Improving and monitoring the convergence of FES by combining multiple independent WTmetaD simulations. (a) Converged FES (in reduced units) obtained merging four independent WTmetaD and MetaD simulations performed with different biasing parameters. The CVs s₁ and s₂ are GNN-based approximations of nucleation collective variables n and n(Q6) discussed in detail in ref (35). (b) Time series of the configurational volume explored by the simulations (blue) and the CV-space averaged value of the standard error of the mean force in CV space. (c) Global and local convergence estimators, demonstrating a systematic convergence of the FES associated with providing additional data obtained from independent simulations performed with different biasing setups.

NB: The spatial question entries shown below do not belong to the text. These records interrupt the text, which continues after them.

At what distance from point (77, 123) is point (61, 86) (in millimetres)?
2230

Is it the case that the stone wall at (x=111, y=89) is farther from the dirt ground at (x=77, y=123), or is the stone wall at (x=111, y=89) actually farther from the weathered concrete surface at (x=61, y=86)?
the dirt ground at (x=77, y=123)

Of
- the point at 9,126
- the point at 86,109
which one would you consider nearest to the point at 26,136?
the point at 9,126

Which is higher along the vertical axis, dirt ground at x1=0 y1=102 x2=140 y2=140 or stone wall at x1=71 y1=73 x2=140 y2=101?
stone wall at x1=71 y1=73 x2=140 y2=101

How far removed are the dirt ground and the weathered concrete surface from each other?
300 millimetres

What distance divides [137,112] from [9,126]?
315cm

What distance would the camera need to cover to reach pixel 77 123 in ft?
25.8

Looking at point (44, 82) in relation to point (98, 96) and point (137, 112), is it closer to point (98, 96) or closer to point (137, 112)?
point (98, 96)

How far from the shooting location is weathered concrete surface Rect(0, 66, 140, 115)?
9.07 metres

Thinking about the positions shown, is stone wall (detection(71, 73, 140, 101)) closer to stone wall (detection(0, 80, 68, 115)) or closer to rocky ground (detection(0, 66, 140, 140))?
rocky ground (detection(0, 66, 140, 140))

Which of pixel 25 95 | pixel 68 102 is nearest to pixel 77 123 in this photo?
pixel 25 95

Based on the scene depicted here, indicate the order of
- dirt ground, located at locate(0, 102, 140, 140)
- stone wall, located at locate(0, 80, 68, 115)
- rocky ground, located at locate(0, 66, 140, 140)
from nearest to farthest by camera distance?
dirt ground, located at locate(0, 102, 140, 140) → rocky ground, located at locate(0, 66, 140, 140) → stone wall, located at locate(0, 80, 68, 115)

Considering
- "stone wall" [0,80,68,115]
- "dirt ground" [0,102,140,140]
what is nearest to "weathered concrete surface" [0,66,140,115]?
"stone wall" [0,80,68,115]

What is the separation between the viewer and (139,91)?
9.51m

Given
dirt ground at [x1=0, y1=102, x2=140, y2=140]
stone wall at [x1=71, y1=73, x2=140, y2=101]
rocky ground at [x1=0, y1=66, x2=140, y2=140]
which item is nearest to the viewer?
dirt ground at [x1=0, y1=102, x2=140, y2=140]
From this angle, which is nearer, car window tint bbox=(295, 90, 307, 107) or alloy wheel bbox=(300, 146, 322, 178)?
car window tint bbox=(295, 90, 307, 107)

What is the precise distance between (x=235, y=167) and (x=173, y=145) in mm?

The overall convergent behavior of the four combined simulations is exemplified by the convergence measure , reported in Figure 5c, clearly demonstrating the systematic improvement of the FES obtained by combining self-consistent data generated via independent MetaD simulations. A mapping of σ_E in CV space is reported in the insets of Figure 5c, demonstrating that the overall, average convergent behavior of the set of simulations performed here is indeed accompanied by an overall convergent behavior across the entire CV space, and it is not dictated by a local reduction of the error σ_E(s).

6. Conclusions

In this work, we developed a measure of the convergence of the sampling of configurational FESs based on MFI and biased dynamics. Recognizing that convergence, in the context of adaptive sampling, refers to the ability to visit new and relevant molecular configurations, as well as the accurate determination of their equilibrium probability, the convergence measure that we propose is the error of the mean force in CV space, normalized by a measure of the volume explored in CV space. We show that this measure of biased sampling convergence can be computed on-the-fly and correlates strongly with the FES error computed a posteriori via bootstrapping independent simulations or block averaging. In addition to providing a measure of convergence, we show with examples and applications that, postprocessing biased simulations with MFI, one can combine different static and dynamic biases, thereby targeting the convergence of FES in specific regions of CV space with significant flexibility. Combining the sampling obtained under the effect of different biases also enables us to systematically improve on simulations performed with suboptimal setups without discarding data, thus making the most of the often unreported computing time allocated to fine-tune bias simulation parameters. The convergence estimators, as well as different strategies for combining biases, are demonstrated with a range of examples of increasing complexity, including analytical models, conformational changes of alanine dipeptide, the nucleation of a liquid argon droplet from a supersaturated vapor and the nucleation of a colloidal crystal from solution. All examples are implemented via the pyMFI Python library, which is publicly accessible at https://github.com/mme-ucl/pyMFI. Use cases and simple examples of the use of pyMFI to postprocess biased simulations are provided online and in the Supporting Information.

Data Availability Statement

The input files for the simulations using PLUMED are available at PLUMED NEST under the ID plumID:24.013 (https://www.plumed-nest.org/eggs/24/013/).⁴⁹ The MFI method, implemented in the “pyMFI” Python library, can be accessed at https://github.com/mme-ucl/pyMFI. Instructions for using this library to reproduce the results of this work are provided as Jupyter Notebooks at https://github.com/mme-ucl/MFI.

Supporting Information Available

The Supporting Information is available free of charge at https://pubs.acs.org/doi/10.1021/acs.jctc.4c00091.

• Scripts employing the pyMFI library, analysis of the convergence estimator dependence on the kernel bandwidth, and simulation setup details (PDF)

The authors declare no competing financial interest.